JOBS Act 2.0: Unfinished business?
This week, the House Financial Services Committee will hold a markup on a series of bills designed to expand access to capital for startups and small businesses. Of the 15 bills being considered, the majority make changes to or are in the spirit of the original JOBS Act which was signed into law on April 5, 2012. To date, many of the key provisions of the JOBS Act have not gone live, as they await final SEC action. In recognition of the two-year anniversary of the JOBS Act, a House subcommittee held two hearings on April 9 and May 1, respectively, to review the proposed bills.
Of the pending JOBS Act-related bills, a few are noteworthy in their current form because they have already attracted or have the potential to attract bipartisan support – a required outcome to have a future in the Senate. They include:
- A bill that directs the SEC to allow issuers to submit a summary page to make annual disclosures easier to understand for investors, and calls upon the SEC to properly tailor disclosure rules as they apply to emerging growth companies (EGCs) [i.e. a response to the complexity and size of required disclosures];
- A bill that would instruct the SEC to revise Form D (private offering) filing requirements by allowing an issuer offering or selling private securities to file a single form, which the SEC would make available to all state securities commissions; and
- Two bills discussed in greater detail below that mark important changes to the original JOBS Act crowd-investing and Regulation A provisions.
The bills that most directly impact the original JOBS Act legislation essentially re-write the crowd-investing rules (Title III of the JOBS Act) and make notable changes to the so-called Regulation A+ exemption (Title IV). These bills were offered by Rep. Patrick McHenry (R-NC), who along with Rep. Carolyn Maloney (D-NY) drafted the original crowd-investing provisions in the law that were subsequently amended in the Senate.
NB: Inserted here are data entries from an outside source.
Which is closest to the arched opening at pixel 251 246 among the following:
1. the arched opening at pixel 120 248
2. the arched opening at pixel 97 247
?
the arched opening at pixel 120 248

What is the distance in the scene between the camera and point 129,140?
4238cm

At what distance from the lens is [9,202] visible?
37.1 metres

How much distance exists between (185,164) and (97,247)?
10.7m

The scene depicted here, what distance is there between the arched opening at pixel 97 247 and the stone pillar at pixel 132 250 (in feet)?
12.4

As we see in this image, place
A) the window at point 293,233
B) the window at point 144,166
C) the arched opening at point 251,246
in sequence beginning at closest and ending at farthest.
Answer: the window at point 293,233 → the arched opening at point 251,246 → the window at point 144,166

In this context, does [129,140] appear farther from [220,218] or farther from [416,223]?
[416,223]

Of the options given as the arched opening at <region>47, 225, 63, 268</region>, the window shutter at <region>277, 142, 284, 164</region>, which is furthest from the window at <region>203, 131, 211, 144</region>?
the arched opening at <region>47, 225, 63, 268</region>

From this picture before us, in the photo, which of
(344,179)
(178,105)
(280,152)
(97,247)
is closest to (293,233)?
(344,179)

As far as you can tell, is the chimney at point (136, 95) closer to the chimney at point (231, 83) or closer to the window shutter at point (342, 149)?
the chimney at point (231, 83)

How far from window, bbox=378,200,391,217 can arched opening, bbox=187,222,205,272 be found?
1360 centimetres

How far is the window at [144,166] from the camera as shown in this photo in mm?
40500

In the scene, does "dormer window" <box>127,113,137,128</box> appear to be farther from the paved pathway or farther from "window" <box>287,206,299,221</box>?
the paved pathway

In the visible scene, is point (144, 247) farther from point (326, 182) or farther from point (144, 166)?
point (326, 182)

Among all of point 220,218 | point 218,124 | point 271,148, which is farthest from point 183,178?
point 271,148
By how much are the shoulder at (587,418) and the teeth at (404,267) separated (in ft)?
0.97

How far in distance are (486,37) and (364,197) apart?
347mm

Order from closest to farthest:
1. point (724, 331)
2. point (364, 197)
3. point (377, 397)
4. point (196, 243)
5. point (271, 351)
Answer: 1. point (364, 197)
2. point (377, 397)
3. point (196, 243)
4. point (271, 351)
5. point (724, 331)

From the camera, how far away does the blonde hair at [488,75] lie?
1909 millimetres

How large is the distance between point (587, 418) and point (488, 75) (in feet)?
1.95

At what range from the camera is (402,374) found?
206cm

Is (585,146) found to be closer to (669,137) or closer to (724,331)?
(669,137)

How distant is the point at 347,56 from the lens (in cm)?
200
McHenry’s new crowd-investing proposal is the result of widespread concern that the final version of the prior legislation, coupled with the SEC’s proposed rules, render this new capital access tool non-viable.
McHenry’s bill tacks back to his and Maloney’s original legislation, but does include elements found in the current JOBS Act, including the required use of crowd-investing intermediary platforms and caps on individual investments. Some of the other notable elements of the bill include:
- Increasing the amount a company can raise in a 12-month period from $1 million to $5 million. The thinking here is that this will render crowd-investing a more viable option for businesses given the costs of a raise. That said, it is unclear how many companies will be able to raise up to $5 million from the crowd, let alone $1 million under the current cap (though Pebble Watch and Oculus do demonstrate the possibility).
- Decreasing the financial reporting burdens on businesses by permitting executive certification of financials for raises under $500,000 (up from $100,000), CPA review for raises under $3 million (up from $500,000), and CPA audit only for raises over $3 million (up from the prior requirement at over $500,000). These changes would go a long way to decreasing costs and making crowd-investing a more viable option.
- Allowing funding portal intermediaries more flexibility to filter (or curate) the offerings made available on their platforms. Allowing platforms to curate in order to screen out questionable offerings should serve to enhance investor protection.
- Permitting the creation of separate investment vehicles in order to pool crowd-investors into a single-investment entity. This model of investment is being utilized by accredited-investor platforms, such as AngelList, and can benefit both the issuers and investors. Investors can benefit from uniform deal terms and protections negotiated by lead investors, and issuers are not left with a messy cap table. Of course, the ultimate devil is in the detail of the deal terms.
Another bill offered by McHenry would make further changes to Regulation A offeringsbeyond what the SEC has currently proposed under the JOBS Act. Currently, Regulation A permits the sale of up to $5 million of securities in a 12-month period to retail investors so long as the issuer qualifies a streamlined registration with the SEC and complies with relevant state laws. Under the SEC proposals, commonly referred to as Reg A+, offerings would consist of two tiers: A Tier 1 offering of securities up to $5 million in a 12-month period; and a Tier 2 offering of securities up to $50 million, with preemption of state securities registration requirements.
We previously noted concern with the SEC proposed rules, however, in that Tier 1 offerings do not include state preemption, which could disfavor companies looking to raise between $1-to-$5 million compared to companies involved in crowdfunding or Tier 2 offerings, which are exempt. The McHenry bill seeks to address this issue, while incorporating other notable elements, including:
- Raising the Tier 1 offering amount of a single public securities offering from $5 million to $10 million and expanding the scope of state preemption with regard to these offerings; and
- Exempting securities acquired under Tier 1 and Tier 2 offerings from thresholds that trigger public reporting company obligations.
In both hearings, some lawmakers and witnesses questioned whether it was too soon to adopt measures addressing potential shortcomings in the JOBS Act. Some members also expressed concern that the deregulatory provisions would undermine investor protection. The North American Securities Administrators Association (NASAA) has similarly raised concerns on a number of pending bills. This week’s markup will be a key indicator of whether any JOBS Act 2.0 measures will make their way through Congress before year-end.